ZITIERTER TEXTAUSZUG:
* * *

Unbeschadet Artikel 3c und Artikel 4 dritter Absatz können die Mitgliedstaaten für Sprachtelefondienst
und für die Errichtung und Bereitstellung öffentlicher Telekommunikationsnetze besondere und
ausschließliche Rechte bis zum 1. Januar 1998 aufrechterhalten.
Die Mitgliedstaaten sorgen jedoch dafür, dass alle Beschränkungen bei der Erbringung von
Telekommunikationsdiensten - mit Ausnahme des Sprachtelefondienstes - auf Netzen, die durch den
Anbieter des Telekommunikationsdienstes geschaffen wurden, über Infrastrukturen, die durch Dritte
bereitgestellt werden, und hinsichtlich der gemeinsamen Benutzung von Netzen, anderen
Einrichtungen und Standorten bis zum 1. Juli 1996 aufgehoben und die entsprechenden Maßnahmen
der Kommission zum gleichen Zeitpunkt notifiziert werden.
Hinsichtlich der oben im zweiten und dritten Unterabsatz sowie in Artikel 3 und Artikel 4a Absatz 2
genannten Daten kann Mitgliedstaaten mit weniger entwickelten Netzen auf Antrag eine zusätzliche
Umsetzungsfrist von bis zu fünf Jahren und Mitgliedstaaten mit sehr kleinen Netzen auf Antrag eine
zusätzliche Umsetzungsfrist von bis zu zwei Jahren gewährt werden, soweit dies erforderlich ist, um die
notwendigen strukturellen Anpassungen zu erreichen. ...

* * *

BEREITGESTELLTES MATERIAL:
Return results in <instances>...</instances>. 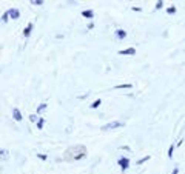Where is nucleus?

* * *

ARBEITSAUFTRÄGE:
1. Erläutere in ein bis drei Sätzen, unter welcher Bedingung Mitgliedstaaten mit weniger entwickelten oder sehr kleinen Netzen laut dem Textauszug zur Telekommunikation eine zusätzliche Umsetzungsfrist erhalten können.
2. Bis zu welchem Datum dürfen die Mitgliedstaaten nach dem Textauszug zur Telekommunikation besondere und ausschließliche Rechte für Sprachtelefondienst aufrechterhalten?
3. Schreibe den Textauszug zur Telekommunikation nach seinem letzten Satz weiter.
Das Material stammt aus einer anderen Quelle.

LÖSUNGEN:
1. Die zusätzliche Umsetzungsfrist kann auf Antrag gewährt werden, soweit dies erforderlich ist, um die notwendigen strukturellen Anpassungen zu erreichen. Für Mitgliedstaaten mit weniger entwickelten Netzen beträgt sie bis zu fünf Jahre, für solche mit sehr kleinen Netzen bis zu zwei Jahre.

2. Bis zum 1. Januar 1998.

3.
(3) Mitgliedstaaten, die die Erbringung von Telekommunikationsdienstleistungen oder die Errichtung
und Bereitstellung von Telekommunikationsnetzen von einem Lizenzierungs-, einem
Allgemeingenehmigungs- oder einem Anmeldeverfahren abhängig machen, stellen sicher, dass die
relevanten Bedingungen objektiv, nichtdiskriminierend, verhältnismäßig und transparent sind, dass
jede Ablehnung begründet wird und dass gegen jede Ablehnung Rechtsmittel eingelegt werden
können.
Das Erbringen von Telekommunikationsdiensten - mit Ausnahme von Sprachtelefondienst, der
Errichtung und Bereitstellung von öffentlichen Telekommunikationsnetzen sowie von anderen
Telekommunikationsnetzen, die die Nutzung von Funkfrequenzen erfordern - darf nur einer
Allgemeingenehmigung oder einem Anmeldeverfahren unterworfen werden.
...“
3.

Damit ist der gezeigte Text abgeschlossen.